The U.S. Securities and Exchange Commission is seeking more than $22 million from the former CEO of Kmart Corp., Charles Conaway, for “intentionally lying” to Wall Street and concealing information from Kmart directors prior to its bankruptcy filing in 2002.

The SEC had accused Conaway of failing to disclose that Kmart was delaying payments to suppliers to save cash in late 2001. In June, a federal jury in Ann Arbor, Mich., ruled in favor of the government.

In a motion filed in the U.S. District Court for the Eastern District of Michigan on Thursday, SEC lawyer Alan Lieberman wrote, “Even if the fraud may not have caused Kmart's bankruptcy, there is ample evidence that the fraud contributed to it. And there is no question that the fraud prevented investors from anticipating the filing and avoiding the loss of their investments.”

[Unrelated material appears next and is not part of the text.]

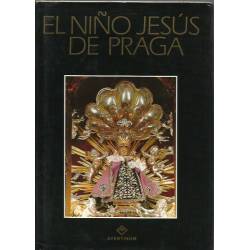 El Niño Jesus de Praga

The SEC is looking for Conaway to pay back a $5 million loan to Conaway that Kmart forgave when he departed in March 2002 and also the $3.88 million in tax liabilities associated with it. The loan would not have been forgiven if Kmart's board knew he was hiding information, Lieberman said. In addition, the SEC wants a $8.8 million fine. Together, it all adds up to $22.56 million. The SEC also wants Conaway barred from serving as an officer or director at a publicly traded company.

A lawyer for Conaway told the Associated Press on Monday that Conaway acted properly.

“There should be no disgorgement because there are no ill-gotten gains,” said the lawyer Scott Lassar. “What Chuck did in delaying payments to vendors was in the best interests of Kmart and its shareholders,” he said. “There was no loss to anyone from Chuck's activity. The bankruptcy was caused by factors completely unrelated to the events of fall 2001.”